▸ **TEXT PROVIDED**

I just cleaned the EGR, I soaked it in diesel and used an acid brush to get into the hard to reach areas. After it was cleaned I reinstalled it and the car fired up without any issue at all. Everything seems to be back to normal. I can't believe that it was gunked up so bad with only having 37,000 miles on the odometer. I just might have to look into an EGR delete. I foresee this happening again.


----------



## MP81 (Jul 20, 2015)

Now that you've fixed it, see if the dealer will replace it under warranty with the new part, since it'll definitely do that again, it sounds like.


----------



## theonlypheonix (Oct 8, 2015)

Twiztedmods said:


> I just cleaned the EGR, I soaked it in diesel and used an acid brush to get into the hard to reach areas. After it was cleaned I reinstalled it and the car fired up without any issue at all. Everything seems to be back to normal. I can't believe that it was gunked up so bad with only having 37,000 miles on the odometer. I just might have to look into an EGR delete. I foresee this happening again.


From a historical maintenance perspective I'm kind of interested in the data on your vehicle i.e. do you drive mostly city or high way miles and about what % city vs hwy, do you buy diesel mostly from high vol truck stops, do you use any diesel fuel additives?

Just wondering whether its the city drivers that are having the most problems with the EGR? My driving is mostly hwy at 60-70 mph at a rate of 120 miles a 
day due to work, with only a few local miles on weekends. No problems yet with the EGR and there is 57K miles on the clock. Trying to decide whether I should pull the EGR and clean so that I maintain my goal of the car being available 100% of the time 24/7 with out any unplanned down time except for scheduled "routine" maintenance.

Would consider a short posting of the steps involved for pulling the EGR and any before and after pictures you might have of the cleaning?


----------



## JRB'sOilburningCruze (Feb 25, 2015)

theonlypheonix said:


> From a historical maintenance perspective I'm kind of interested in the data on your vehicle i.e. do you drive mostly city or high way miles and about what % city vs hwy, do you buy diesel mostly from high vol truck stops, do you use any diesel fuel additives?
> 
> Just wondering whether its the city drivers that are having the most problems with the EGR? My driving is mostly hwy at 60-70 mph at a rate of 120 miles a
> day due to work, with only a few local miles on weekends. No problems yet with the EGR and there is 57K miles on the clock. Trying to decide whether I should pull the EGR and clean so that I maintain my goal of the car being available 100% of the time 24/7 with out any unplanned down time except for scheduled "routine" maintenance.
> ...

▸ **REQUIRED TASK A**
In the EGR cleaning thread, what did the first poster soak the EGR in before reinstalling it?
▸ **REQUIRED TASK B**
Continue the EGR cleaning thread from where it stops.

▸ **GIVEN DATA**
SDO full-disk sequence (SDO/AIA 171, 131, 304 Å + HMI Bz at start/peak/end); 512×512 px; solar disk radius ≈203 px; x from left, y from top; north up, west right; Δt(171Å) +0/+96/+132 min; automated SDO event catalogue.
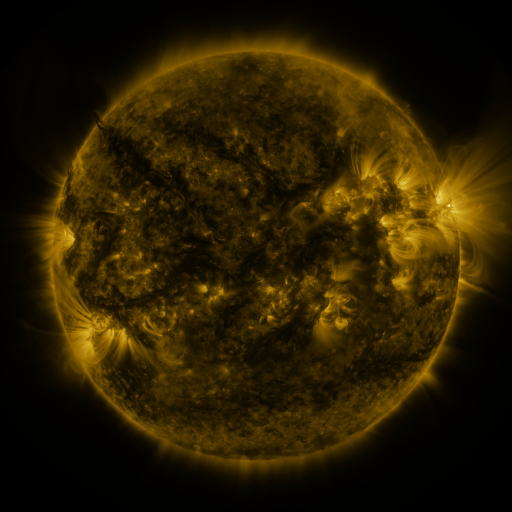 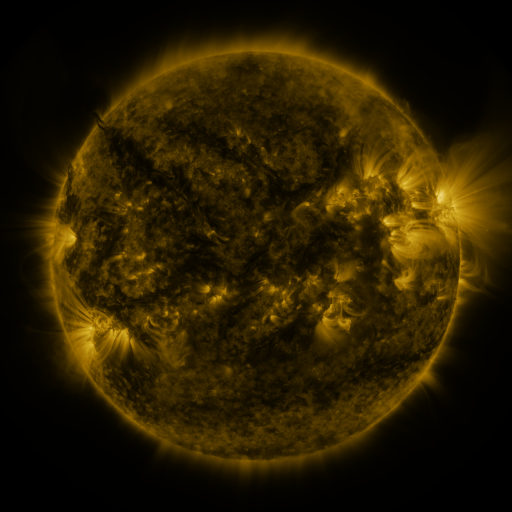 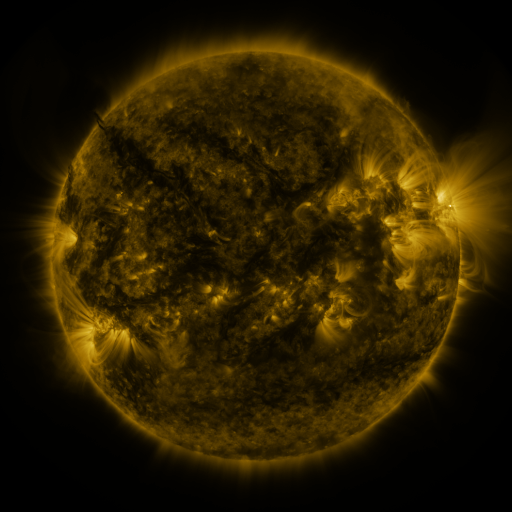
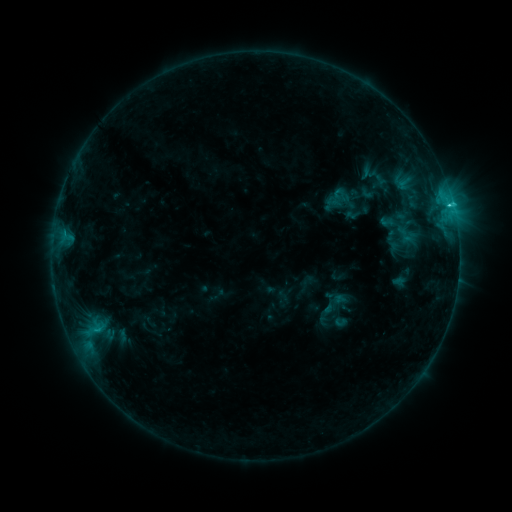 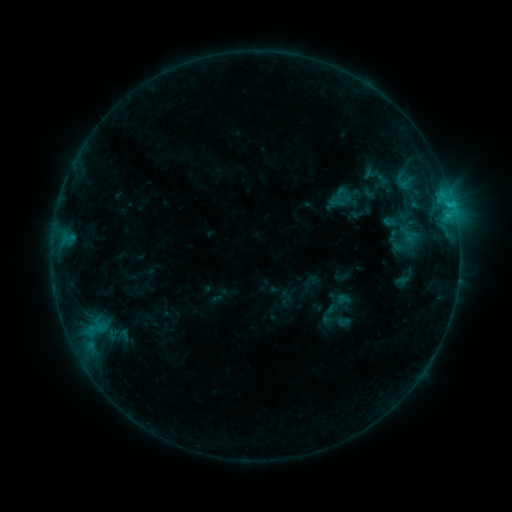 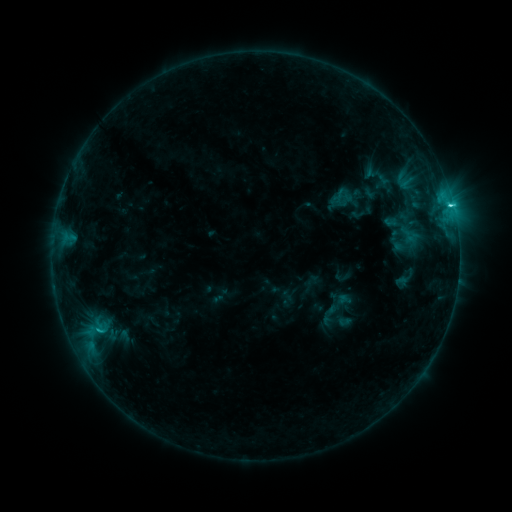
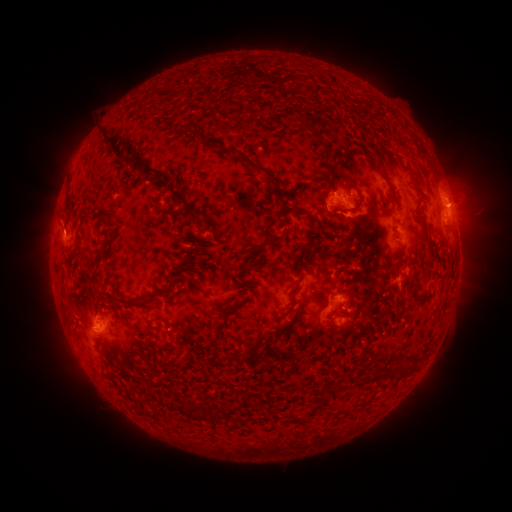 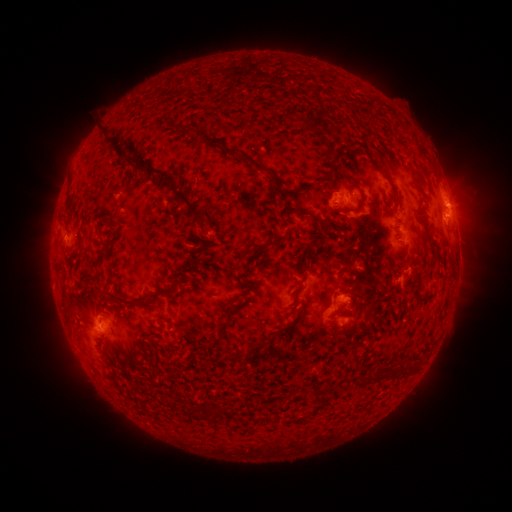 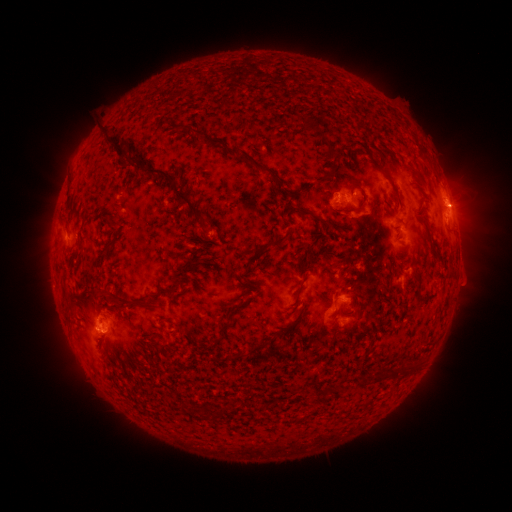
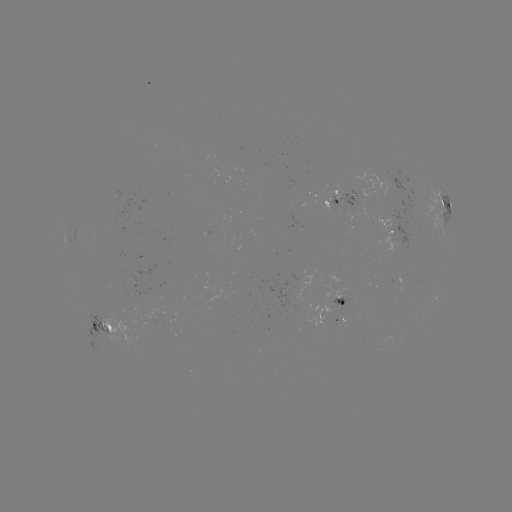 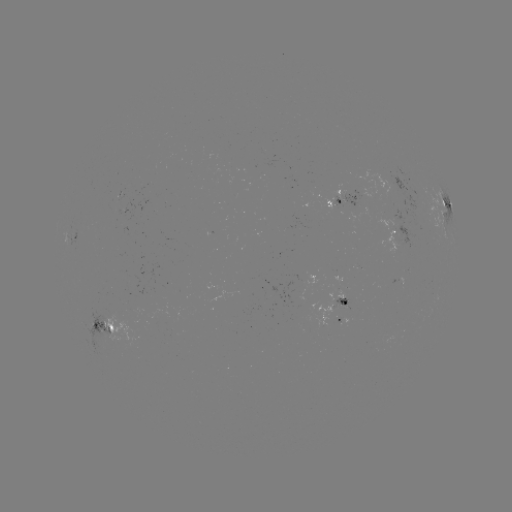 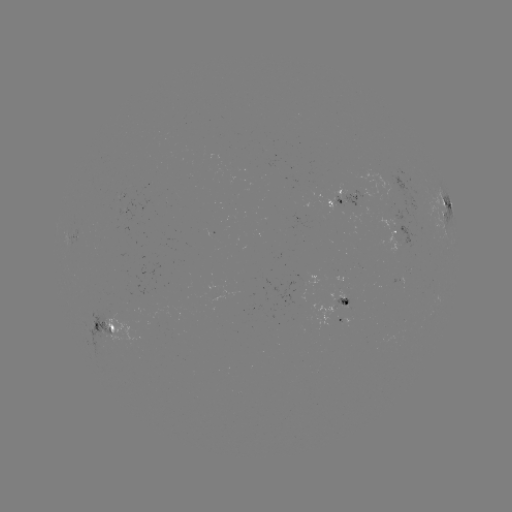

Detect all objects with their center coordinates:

▸ **FINAL RESULT A**
Diesel.

▸ **FINAL RESULT B**
I was going to pull mine off and clean, I have 55K on the car now. But, as part of GM's efforts to fix the problems of the P11DC due to the screwed up recall efforts, they put a brand new EGR valve on. 

It could not hurt it to pull it off and give it a good cleaning.


----------



## Twiztedmods (Apr 5, 2017)

theonlypheonix said:


> From a historical maintenance perspective I'm kind of interested in the data on your vehicle i.e. do you drive mostly city or high way miles and about what % city vs hwy, do you buy diesel mostly from high vol truck stops, do you use any diesel fuel additives?
> 
> Just wondering whether its the city drivers that are having the most problems with the EGR? My driving is mostly hwy at 60-70 mph at a rate of 120 miles a
> day due to work, with only a few local miles on weekends. No problems yet with the EGR and there is 57K miles on the clock. Trying to decide whether I should pull the EGR and clean so that I maintain my goal of the car being available 100% of the time 24/7 with out any unplanned down time except for scheduled "routine" maintenance.
> ...


The wife drives it 90% of the time. Every couple months we take a 400 mile trip to visit family down in Oregon, when I drive I average about 75-80 MPH on the interstate, on the highway it's usually 65 MPH. Besides that the rest of the time the car is driven mostly in the small town we live in. Once in a while we drive it to the next town to do our larger grocery shopping and that's probably about 30 miles or so at the most.

I did take pics of the EGR while it was all plugged up, I don't think I have the permissions to post pics because I'm not a paying member at this time. I didn't take any after I cleaned it, I was in a hurry to get it installed to see if that was truly the problem. 

As far as pulling the EGR valve, all I did was remove the plastic cover on top of the motor and removed the two T-30 Torx bits that bolt it in, there was a bracket that held a small hard line that caught the ear of the EGR so I removed the two 10mm bolts and it allowed for enough clearance to pull the EGR out of its home. The EGR is located on the back side of the engine, basically if you were to look at your firewall and notice the heater core lines going into the cab, it would be directly across from that on the Engine side (hope that makes sense).

Here is a link to the pic of that EGR. https://plus.google.com/u/0/photos/...9/6405680710559721346?authkey=CMy8s7_x_8q_mgE Hope it works...


----------



## Gator (Jul 14, 2013)

Yep had the EGR bite me at 50000 miles, have 149000 and no trouble since replaced


----------



## Rivergoer (Mar 30, 2017)

Interesting. I drove my 09 Jetta TDI 183,000 miles with no EGR problem. First CEL on the VW was at 175,000 miles and that was a Differential Pressure Switch @$500. That along with the Buyback offer prompted me to make the leap to Chevy. Despite a water pump failure and lack of spare, I LOVE the Cruze much better than the TDI.

I'm brand new to the Cruze and this forum, all the discussion in this thread and others about the Cruze EGR makes me wonder if Cleaning The EGR should be a maintenance item, like every 50K miles or so? I'm no mechanic and realize comparing the Chevy to the VW is apples to oranges. My Cruze has 64,000 miles and I'm considering pulling/cleaning EGR just to avoid the "non-start" condition at an inconvenient time...has anyone else gone that route and what did you find? Any recommendations AGAINST taking this action? Thanks!


----------



## IndyDiesel (May 24, 2015)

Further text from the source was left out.